» WHAT IS ASKED
Return the lines below as a JSON list of strings, one string per line, with blank lines dropped and the pictures left out.
---------------
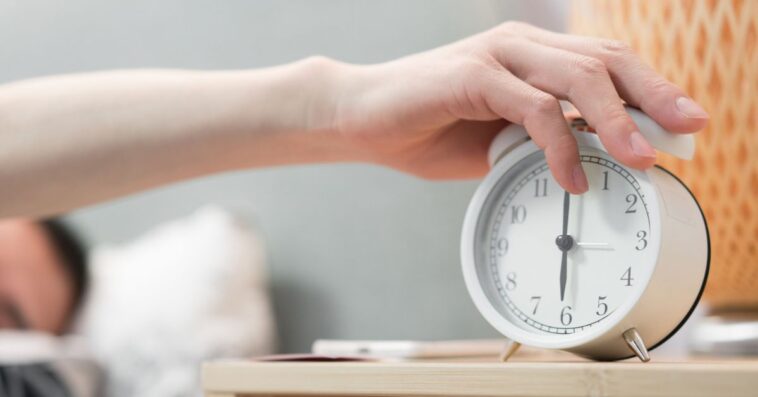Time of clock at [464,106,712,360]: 6:00
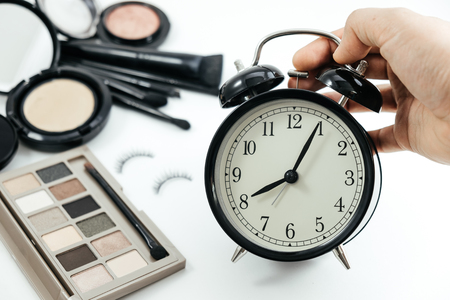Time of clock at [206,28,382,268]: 8:04
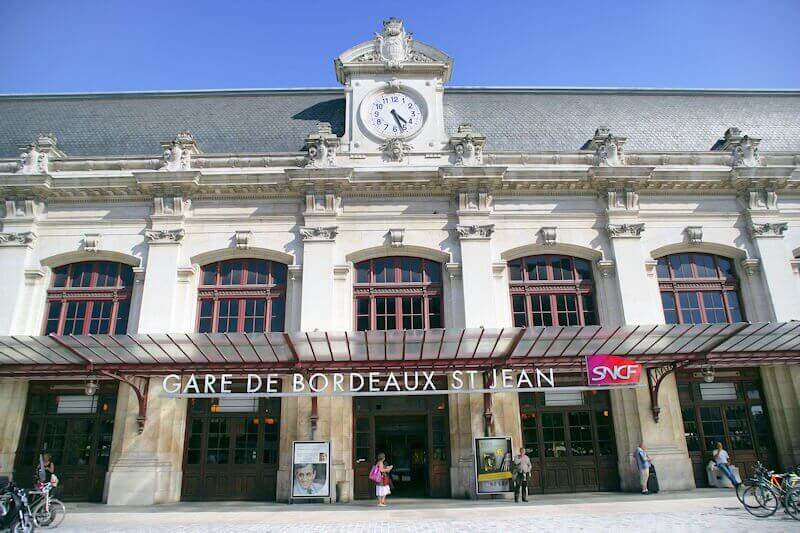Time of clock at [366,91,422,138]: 4:26
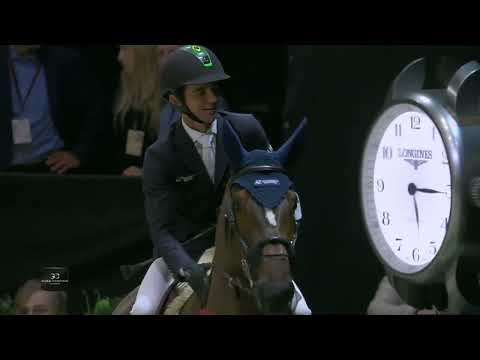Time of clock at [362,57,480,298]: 5:15
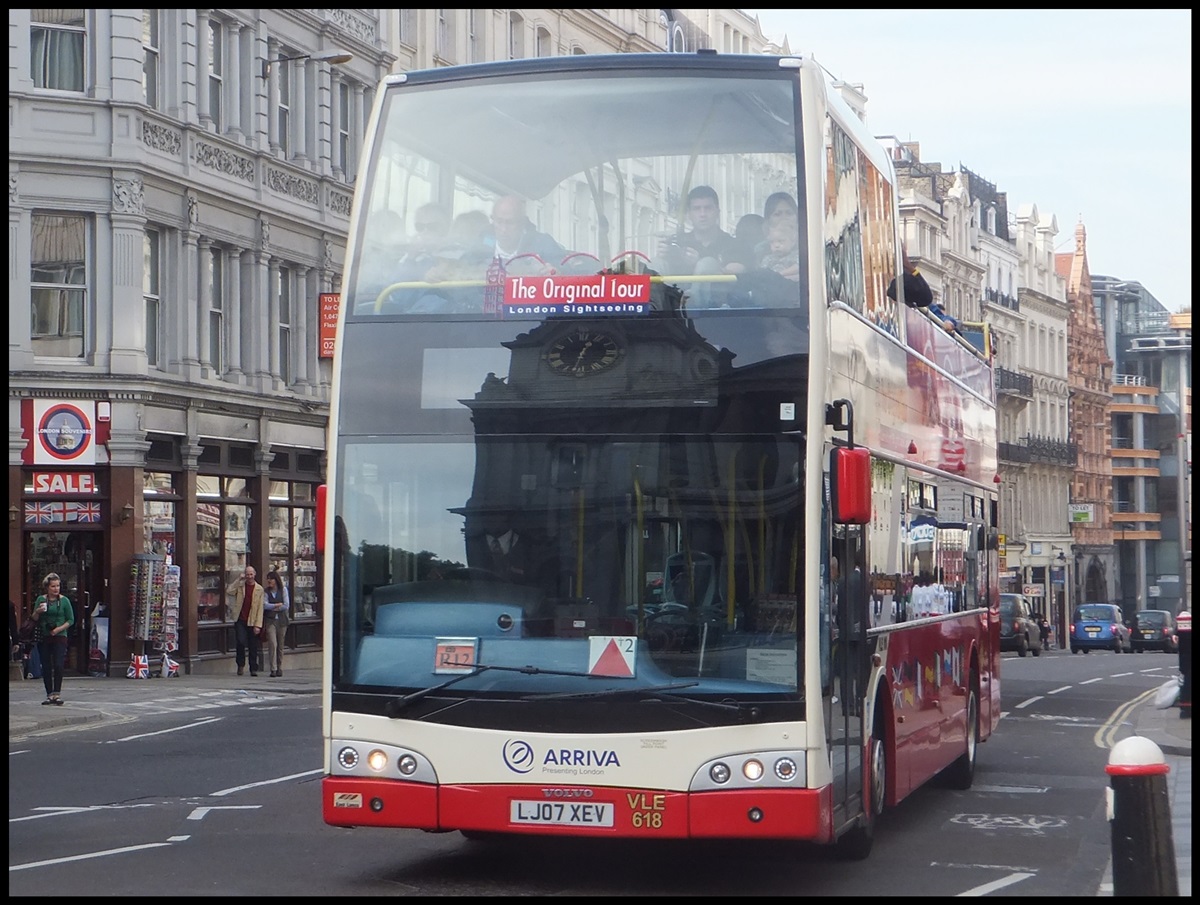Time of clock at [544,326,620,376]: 12:32
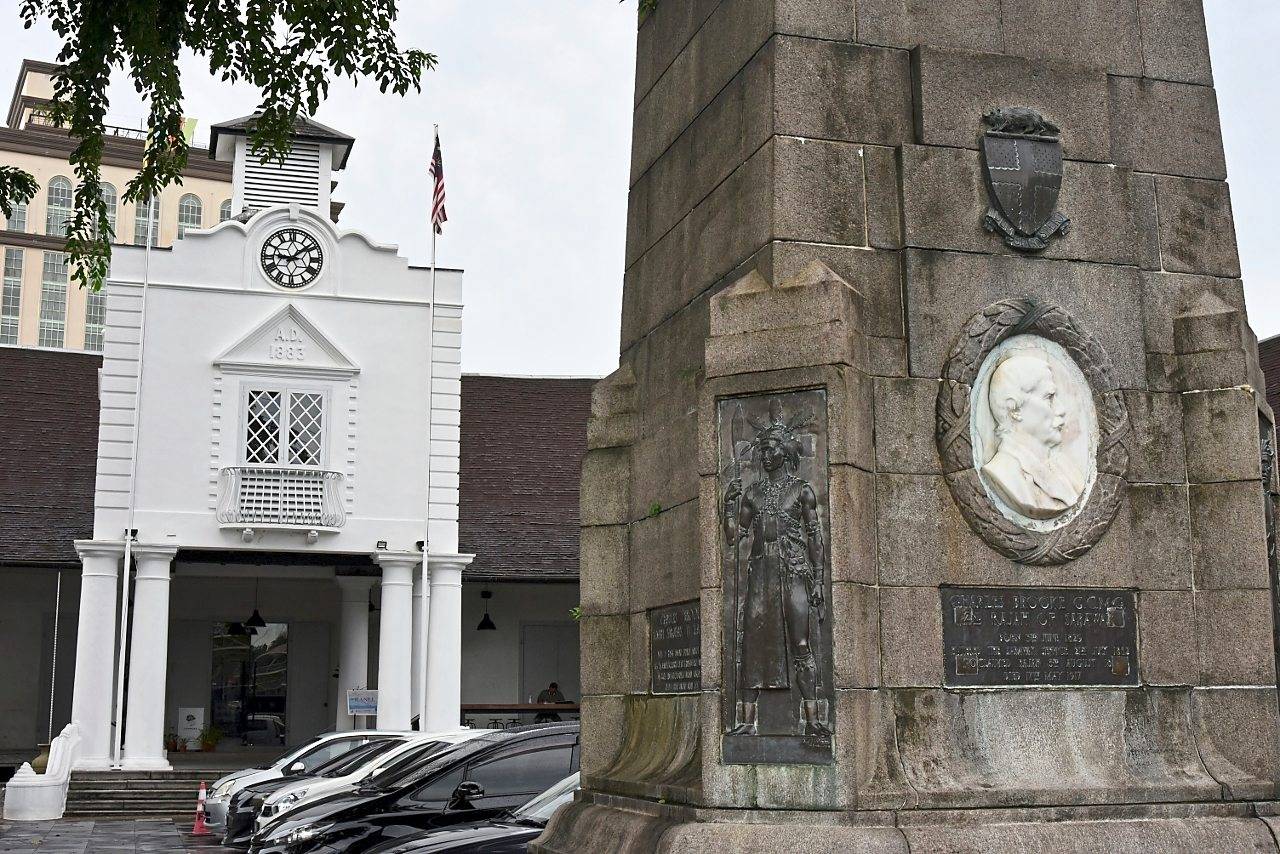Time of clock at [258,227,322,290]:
---------------
» ANSWER TO THIS PROBLEM
[
  "Time of clock at [464,106,712,360]: 6:00",
  "Time of clock at [206,28,382,268]: 8:04",
  "Time of clock at [366,91,422,138]: 4:26",
  "Time of clock at [362,57,480,298]: 5:15",
  "Time of clock at [544,326,620,376]: 12:32",
  "Time of clock at [258,227,322,290]:"
]